AAV and other autoimmune disorders occur when the body’s immune system mistakenly attacks its own healthy cells and tissues. Such attacks are driven by abnormal immune B-cells that produce self-reactive antibodies.
NKX019 is Nkarta’s ready-to-use cell therapy candidate
NKX019 is a cell therapy designed to target and eliminate such abnormal B-cells. Unlike conventional cell therapies that must be made individually for each patient in a time-consuming and costly process, NKX019 can be given off-the-shelf, meaning it is manufactured in advance and readily available for use.
Treatment involves collecting natural killer (NK) cells, a type of immune cell, from the blood of a healthy donor. These cells are then modified in the lab to produce a chimeric antigen receptor, or CAR, that recognizes CD19, a protein found at high levels on the surface of B-cells. They are also engineered to carry IL-15, an immune signaling molecule that helps NK cells survive and remain active longer. This allows the therapy to be administered without requiring additional immune molecules to enhance its activity.

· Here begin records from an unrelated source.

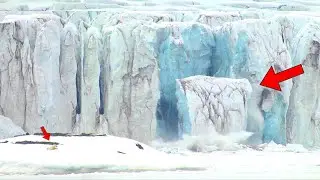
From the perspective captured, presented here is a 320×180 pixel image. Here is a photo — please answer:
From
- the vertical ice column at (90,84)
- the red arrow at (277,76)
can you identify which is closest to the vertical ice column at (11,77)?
the vertical ice column at (90,84)

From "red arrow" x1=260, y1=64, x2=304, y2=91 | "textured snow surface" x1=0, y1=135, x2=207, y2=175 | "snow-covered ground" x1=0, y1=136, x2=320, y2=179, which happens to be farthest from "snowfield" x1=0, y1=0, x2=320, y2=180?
"textured snow surface" x1=0, y1=135, x2=207, y2=175

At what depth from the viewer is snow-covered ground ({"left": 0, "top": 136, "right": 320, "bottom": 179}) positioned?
18.1 m

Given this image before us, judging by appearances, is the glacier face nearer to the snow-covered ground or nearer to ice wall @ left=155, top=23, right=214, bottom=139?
ice wall @ left=155, top=23, right=214, bottom=139

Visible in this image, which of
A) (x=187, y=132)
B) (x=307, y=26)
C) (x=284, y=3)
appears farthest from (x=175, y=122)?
(x=284, y=3)

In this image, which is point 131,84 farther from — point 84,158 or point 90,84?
point 84,158

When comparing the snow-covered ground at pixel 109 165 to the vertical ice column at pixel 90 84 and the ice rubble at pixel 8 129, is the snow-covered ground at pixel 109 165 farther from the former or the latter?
the vertical ice column at pixel 90 84

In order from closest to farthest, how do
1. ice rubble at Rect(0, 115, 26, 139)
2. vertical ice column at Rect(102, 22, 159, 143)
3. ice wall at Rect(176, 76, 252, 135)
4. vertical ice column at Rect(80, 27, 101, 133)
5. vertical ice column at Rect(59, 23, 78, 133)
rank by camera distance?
ice rubble at Rect(0, 115, 26, 139)
ice wall at Rect(176, 76, 252, 135)
vertical ice column at Rect(102, 22, 159, 143)
vertical ice column at Rect(59, 23, 78, 133)
vertical ice column at Rect(80, 27, 101, 133)

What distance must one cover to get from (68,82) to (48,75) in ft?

The modified NK cells are then grown into large numbers and stored frozen. Once thawed and infused into a patient’s bloodstream, they are expected to destroy B-cells and reduce the production of disease-driving antibodies, easing symptoms of AAV and other B-cell-mediated autoimmune diseases.

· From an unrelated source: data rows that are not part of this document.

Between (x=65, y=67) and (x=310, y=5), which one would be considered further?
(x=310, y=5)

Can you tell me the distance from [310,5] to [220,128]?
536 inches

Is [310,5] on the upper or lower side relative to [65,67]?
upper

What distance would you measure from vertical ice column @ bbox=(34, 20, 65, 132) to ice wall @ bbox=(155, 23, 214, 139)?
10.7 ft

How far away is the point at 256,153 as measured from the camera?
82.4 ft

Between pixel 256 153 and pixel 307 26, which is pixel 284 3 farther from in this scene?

The cell therapy is now being tested in two trials underway at study sites in the U.S. and its territory Puerto Rico.
Ntrust-2 trial testing treatment’s safety, effectiveness in AAV
Ntrust-1 is testing the therapy’s safety and effectiveness in an estimated 96 adults with treatment-resistant lupus nephritis, a type of kidney inflammation that arises as a complication of the B-cell-mediated autoimmune disease lupus. The trial is recruiting participants ages 18 to 70 at multiple sites in the U.S. and at a single site in Puerto Rico.
The Ntrust-2 trial, which began enrolling patients in 2024, is evaluating the safety and effectiveness of NKX019 in people with AAV, systemic sclerosis, also known as scleroderma, or idiopathic inflammatory myopathy. In AVV, the therapy is specifically being tested in people with difficult-to-treat granulomatosis with polyangiitis or microscopic polyangiitis — the two most common types of AAV — who test positive for ANCAs against the PR3 or MPO proteins, the main targets of AAV-driving antibodies.
Under the amended protocols, the study will also include an additional group of people with rheumatoid arthritis. The trial is actively enrolling patients ages 18 to 70 at sites in several U.S. states and in Puerto Rico and is expected to involve about 144 adults.
Our agreement with the FDA expands who we can treat — and how — in clinical trials [of NKX019].
In both trials, participants will receive a three-dose cycle of NKX019 on days 0, 3, and 7, following treatment with the chemotherapy drugs fludarabine and cyclophosphamide or cyclophosphamide alone. These medications are used to destroy existing immune cells, including B-cells and NK cells, to make room for infused therapy.
No additional immunotherapies will be given, allowing NKX019 to be evaluated as a single agent and potentially streamlining its development, Nkarta said.
The initial part of both studies is testing increasing doses of NKX019 in small groups of patients to help determine the safest and most effective dose before enrolling additional participants. Early data from both trial are expected later this year.
The protocol updates also introduce the option to redose patients in both trials, if needed, to help optimize treatment responses.
“Our agreement with the FDA expands who we can treat — and how — in clinical trials,” Hastings said. ” When the amended protocol completes IRB review and is finalized, we can begin enrolling patients with rheumatoid arthritis in Ntrust-2. We’re also gaining the flexibility to re-dose participants in both studies, if needed, as an option to help optimize treatment responses in individual patients.”